Wenn du allerdings in dem Moment kopiert haben solltest, würd ich mir keine sorgen machen solang es nicht wieder unter normaler Nutzung auftritt.

----------

## pieter_parker

dmesg | grep -i NCQ zeigt bei mir nichts an, ich verstehe nicht wo ich im kernel was einschalten muss damit ncq unterstuetzung da ist und auch genutzt wird - wer kann es mir bitte verstaendlich erklaeren ?

----------

## py-ro

Aktivieren musst du es garnicht, wenn das Kernelmodul deines Controller es kann, dann wird es automatisch aktiviert.

Bye

Py

----------

## pieter_parker

ich habe ein x38 mainboard mit intel ich9 chipsatz, an diesem sind auch alle festplatten laufwerke angeschlossen

der sata kontroller kann ncq laut datenblatt, warum wird es dann nicht genutzt ?

----------

## ScytheMan

 *pieter_parker wrote:*   

> ich habe ein x38 mainboard mit intel ich9 chipsatz, an diesem sind auch alle festplatten laufwerke angeschlossen
> 
> der sata kontroller kann ncq laut datenblatt, warum wird es dann nicht genutzt ?

 

schuß ins blaue:

mal die bios optionen gecheckt?

----------

## Josef.95

Du solltest, wenn möglich, "AHCI" verwenden, dies muss im BIOS und im Kernel aktiviert werden.

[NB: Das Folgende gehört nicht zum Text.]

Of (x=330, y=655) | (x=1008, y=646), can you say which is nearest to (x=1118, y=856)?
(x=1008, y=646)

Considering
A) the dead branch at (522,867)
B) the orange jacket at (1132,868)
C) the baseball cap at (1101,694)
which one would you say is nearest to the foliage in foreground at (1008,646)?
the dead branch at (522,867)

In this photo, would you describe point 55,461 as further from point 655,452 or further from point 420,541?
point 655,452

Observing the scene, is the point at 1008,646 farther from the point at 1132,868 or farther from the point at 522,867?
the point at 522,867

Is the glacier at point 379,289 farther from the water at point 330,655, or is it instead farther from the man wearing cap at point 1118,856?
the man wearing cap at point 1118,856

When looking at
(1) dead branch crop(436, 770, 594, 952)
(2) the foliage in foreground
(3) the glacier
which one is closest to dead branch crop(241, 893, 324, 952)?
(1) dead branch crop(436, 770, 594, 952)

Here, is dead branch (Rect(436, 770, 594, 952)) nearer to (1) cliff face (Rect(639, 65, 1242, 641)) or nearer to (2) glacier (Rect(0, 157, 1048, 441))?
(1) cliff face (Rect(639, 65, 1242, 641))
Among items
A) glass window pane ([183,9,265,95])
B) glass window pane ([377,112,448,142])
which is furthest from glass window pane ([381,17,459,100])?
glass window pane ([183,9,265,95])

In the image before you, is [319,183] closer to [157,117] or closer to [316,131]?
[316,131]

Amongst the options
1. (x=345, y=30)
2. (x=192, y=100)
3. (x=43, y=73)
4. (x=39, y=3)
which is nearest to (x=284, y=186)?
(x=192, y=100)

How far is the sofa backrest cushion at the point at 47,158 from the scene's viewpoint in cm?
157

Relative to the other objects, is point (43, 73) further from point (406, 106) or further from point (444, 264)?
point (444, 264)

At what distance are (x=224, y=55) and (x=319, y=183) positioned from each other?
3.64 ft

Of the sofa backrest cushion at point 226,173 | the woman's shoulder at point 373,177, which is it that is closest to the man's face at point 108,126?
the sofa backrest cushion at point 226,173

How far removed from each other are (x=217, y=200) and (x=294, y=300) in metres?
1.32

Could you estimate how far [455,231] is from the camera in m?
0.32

Doch Vorsicht, wenn du ein Dual-Boot mit Windows nutzt, dann braucht auch Windows  diesen Treiber, ansonsten wirst du es nicht mehr booten können!

Mit ein wenig Suche ist dazu sehr viel Info im iNet zu finden, ich persönlich kann dir da mangels unterstützter Hardware nicht weiterhelfen.

----------

## pieter_parker

im bios gibt es bei mir nichts zu ncq

SATA_AHCI [=y]

dmesg | grep -i NCQ

zeigt nichts an zu ncq

wie kriege ich denn nun raus ob ncq unterstuetzung verfuegbar ist und ob sie genutzt wird ?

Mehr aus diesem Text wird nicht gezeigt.